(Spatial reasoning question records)
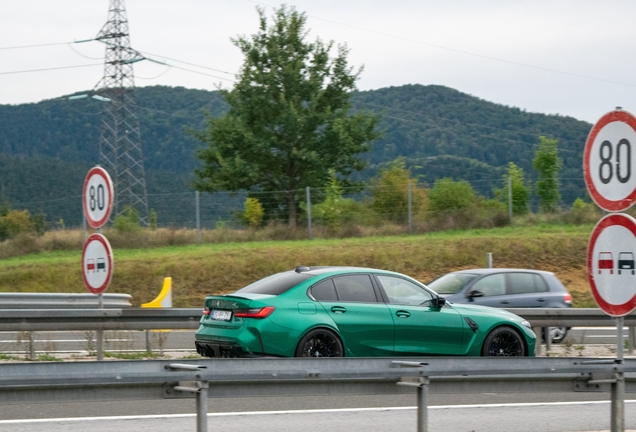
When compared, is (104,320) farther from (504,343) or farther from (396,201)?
(396,201)

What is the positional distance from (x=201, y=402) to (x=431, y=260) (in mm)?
22726

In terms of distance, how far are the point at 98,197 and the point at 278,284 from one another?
307cm

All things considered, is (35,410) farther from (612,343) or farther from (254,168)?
(254,168)

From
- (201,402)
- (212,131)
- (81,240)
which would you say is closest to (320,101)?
(212,131)

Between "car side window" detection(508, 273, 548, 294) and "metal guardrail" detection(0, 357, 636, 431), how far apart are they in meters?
10.9

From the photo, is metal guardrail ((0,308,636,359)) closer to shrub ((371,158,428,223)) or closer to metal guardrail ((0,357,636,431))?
metal guardrail ((0,357,636,431))

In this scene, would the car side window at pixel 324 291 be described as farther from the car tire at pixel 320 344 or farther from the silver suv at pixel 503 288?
the silver suv at pixel 503 288

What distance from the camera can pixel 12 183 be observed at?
256 feet

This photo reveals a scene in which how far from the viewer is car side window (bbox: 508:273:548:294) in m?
19.0

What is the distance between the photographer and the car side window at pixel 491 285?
18484mm

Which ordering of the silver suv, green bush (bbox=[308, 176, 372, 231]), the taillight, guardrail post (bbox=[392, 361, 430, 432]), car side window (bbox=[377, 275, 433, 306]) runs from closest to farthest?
1. guardrail post (bbox=[392, 361, 430, 432])
2. the taillight
3. car side window (bbox=[377, 275, 433, 306])
4. the silver suv
5. green bush (bbox=[308, 176, 372, 231])

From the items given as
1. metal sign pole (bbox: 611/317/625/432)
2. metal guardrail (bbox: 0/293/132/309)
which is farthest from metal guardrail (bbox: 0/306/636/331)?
metal sign pole (bbox: 611/317/625/432)

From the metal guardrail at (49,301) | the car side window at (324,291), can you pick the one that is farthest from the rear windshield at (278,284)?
the metal guardrail at (49,301)

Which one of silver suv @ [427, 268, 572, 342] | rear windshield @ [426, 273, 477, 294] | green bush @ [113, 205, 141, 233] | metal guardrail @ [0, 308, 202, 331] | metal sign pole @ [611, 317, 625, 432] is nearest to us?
metal sign pole @ [611, 317, 625, 432]
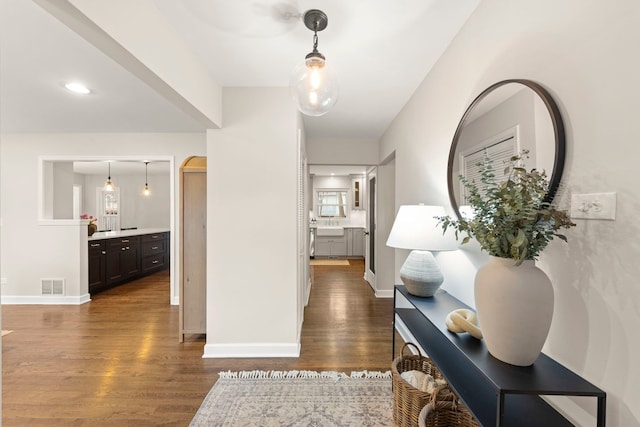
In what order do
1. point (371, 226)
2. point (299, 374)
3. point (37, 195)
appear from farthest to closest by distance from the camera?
point (371, 226), point (37, 195), point (299, 374)

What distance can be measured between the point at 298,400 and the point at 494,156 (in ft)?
6.48

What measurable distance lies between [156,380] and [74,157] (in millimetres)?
3633

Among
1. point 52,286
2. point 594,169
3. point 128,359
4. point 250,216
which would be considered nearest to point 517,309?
point 594,169

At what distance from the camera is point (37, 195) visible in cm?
411

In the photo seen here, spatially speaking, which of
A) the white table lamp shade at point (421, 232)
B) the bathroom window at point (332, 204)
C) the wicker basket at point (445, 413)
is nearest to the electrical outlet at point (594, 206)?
the white table lamp shade at point (421, 232)

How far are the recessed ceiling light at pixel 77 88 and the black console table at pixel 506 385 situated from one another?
3.45 m

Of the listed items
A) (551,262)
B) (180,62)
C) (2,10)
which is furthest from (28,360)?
(551,262)

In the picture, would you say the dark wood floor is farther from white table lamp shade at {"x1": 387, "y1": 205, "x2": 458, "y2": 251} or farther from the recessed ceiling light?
the recessed ceiling light

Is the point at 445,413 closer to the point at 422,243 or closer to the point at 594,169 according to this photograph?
the point at 422,243

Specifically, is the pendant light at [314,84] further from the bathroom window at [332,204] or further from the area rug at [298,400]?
the bathroom window at [332,204]

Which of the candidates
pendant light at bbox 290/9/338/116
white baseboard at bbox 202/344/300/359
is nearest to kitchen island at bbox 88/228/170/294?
white baseboard at bbox 202/344/300/359

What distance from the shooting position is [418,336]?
68.4 inches

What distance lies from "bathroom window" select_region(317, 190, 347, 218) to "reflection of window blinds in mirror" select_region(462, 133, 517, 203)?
250 inches

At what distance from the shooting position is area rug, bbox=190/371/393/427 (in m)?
1.81
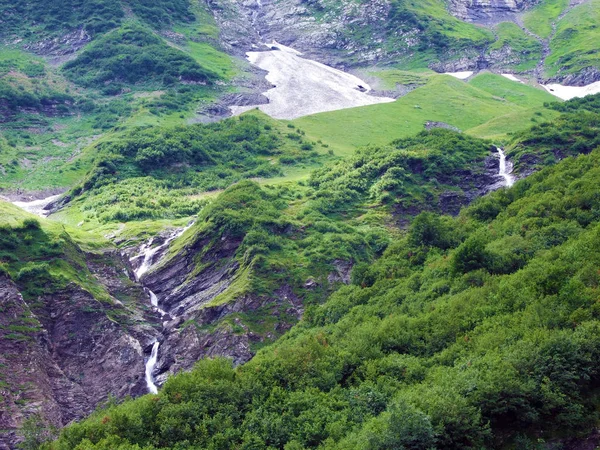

# GOAL
Convert the lines from the one containing "What distance from the shooting position is [418,336]?" through the end, inclusive, into a two-column CSV with the header text,answer. Give one row for each line and its answer, put each field in quotation marks, replace any line breaks with spaces, and leave out the pictures.

# WRITTEN RESPONSE
text,answer
"What distance from the shooting position is [418,336]?","68.4 inches"
"What distance lies from ""bathroom window"" select_region(317, 190, 347, 218) to ""reflection of window blinds in mirror"" select_region(462, 133, 517, 203)?","250 inches"
"At what distance from the shooting position is area rug, bbox=190/371/393/427 (in m)?","1.81"